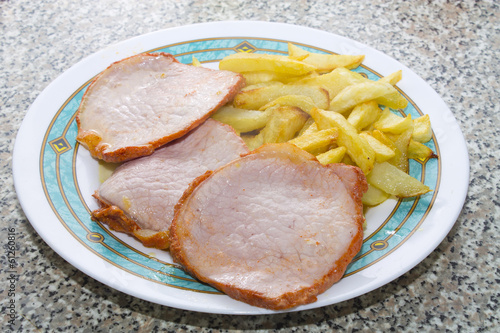 marinated pork tenderloin with fries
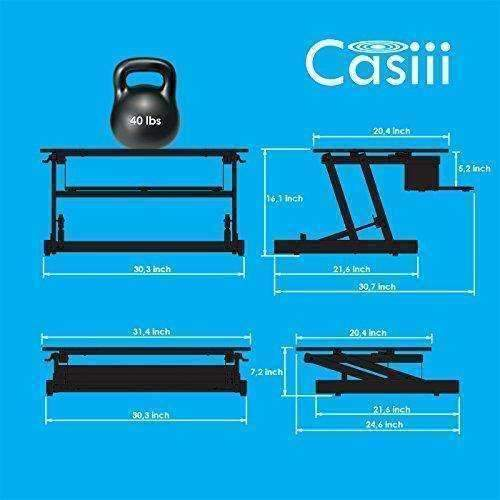 "Casiii Adjustable Standing Desk Riser - Gas Spring Converter To Stand Up Or Sit Down, 32"" Black 2-Tier Desktop, Dual Computer Monitors Space W/Keyboard Tray: Desks & Workstations- Shop MIXXCI"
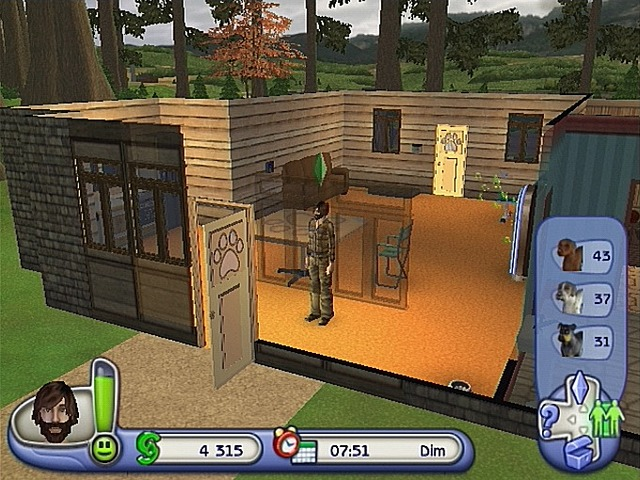 Les Sims 2 : Animaux & Cie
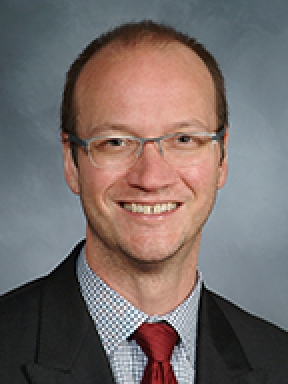 Justin Mohatt, M.D. Profile Photo
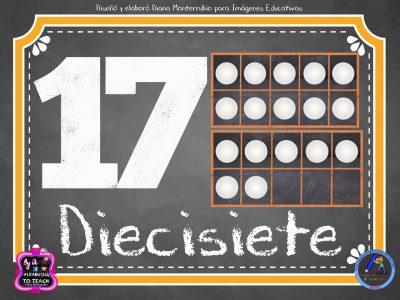 Carteles para trabajar los Números (18)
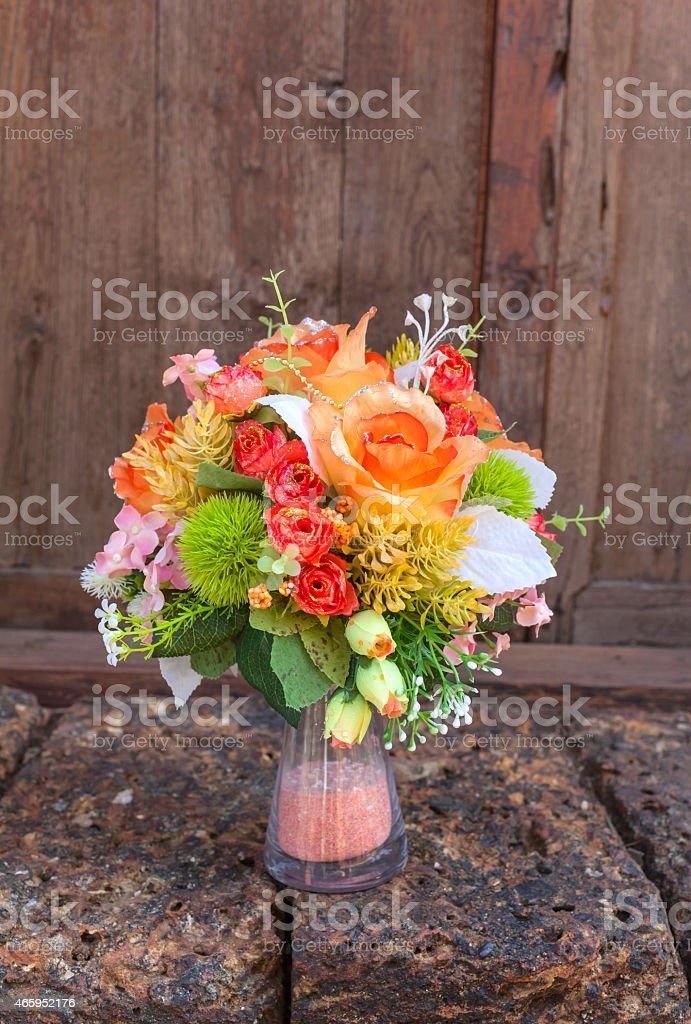 Beautiful colourful flower vase royalty-free stock photo
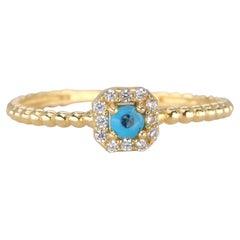 14K Gold Eye Ring with Pave Setting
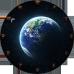 Ceas cu planeta Pamant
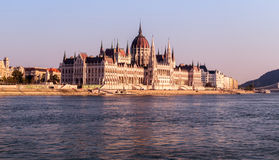 Hungarian Parliament Building, Pest, Hungary. Hungarian Parliament Building, Budapest, upstream view from Danube River, Hungary Stock Photography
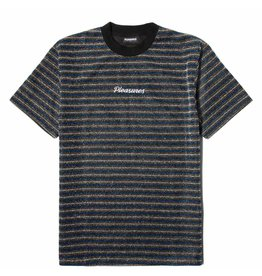 Pleasures Pleasures Disturbed Glitter Stripe Shirt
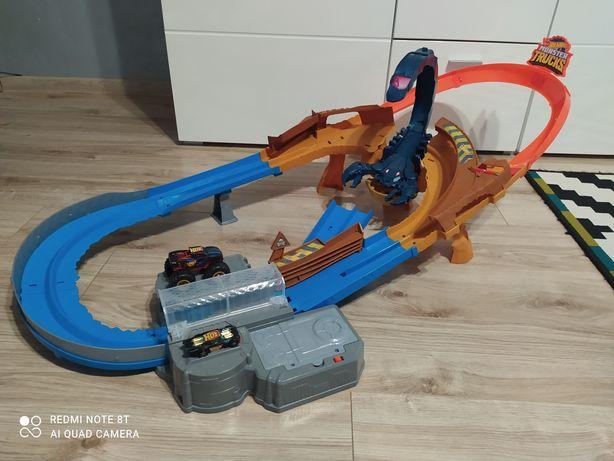 Hot Wheels, Monster Trucks, Skorpion, zestaw torów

- **Goal of the exercise**
Give back word for word the lines from the one containing "Adjustable Standing Desk" through the final line of the data above. Pictures are to be left out.

- **Exercise solution**
 "Casiii Adjustable Standing Desk Riser - Gas Spring Converter To Stand Up Or Sit Down, 32"" Black 2-Tier Desktop, Dual Computer Monitors Space W/Keyboard Tray: Desks & Workstations- Shop MIXXCI"
 Les Sims 2 : Animaux & Cie
 Justin Mohatt, M.D. Profile Photo
 Carteles para trabajar los Números (18)
 Beautiful colourful flower vase royalty-free stock photo
 14K Gold Eye Ring with Pave Setting
 Ceas cu planeta Pamant
 Hungarian Parliament Building, Pest, Hungary. Hungarian Parliament Building, Budapest, upstream view from Danube River, Hungary Stock Photography
 Pleasures Pleasures Disturbed Glitter Stripe Shirt
 Hot Wheels, Monster Trucks, Skorpion, zestaw torów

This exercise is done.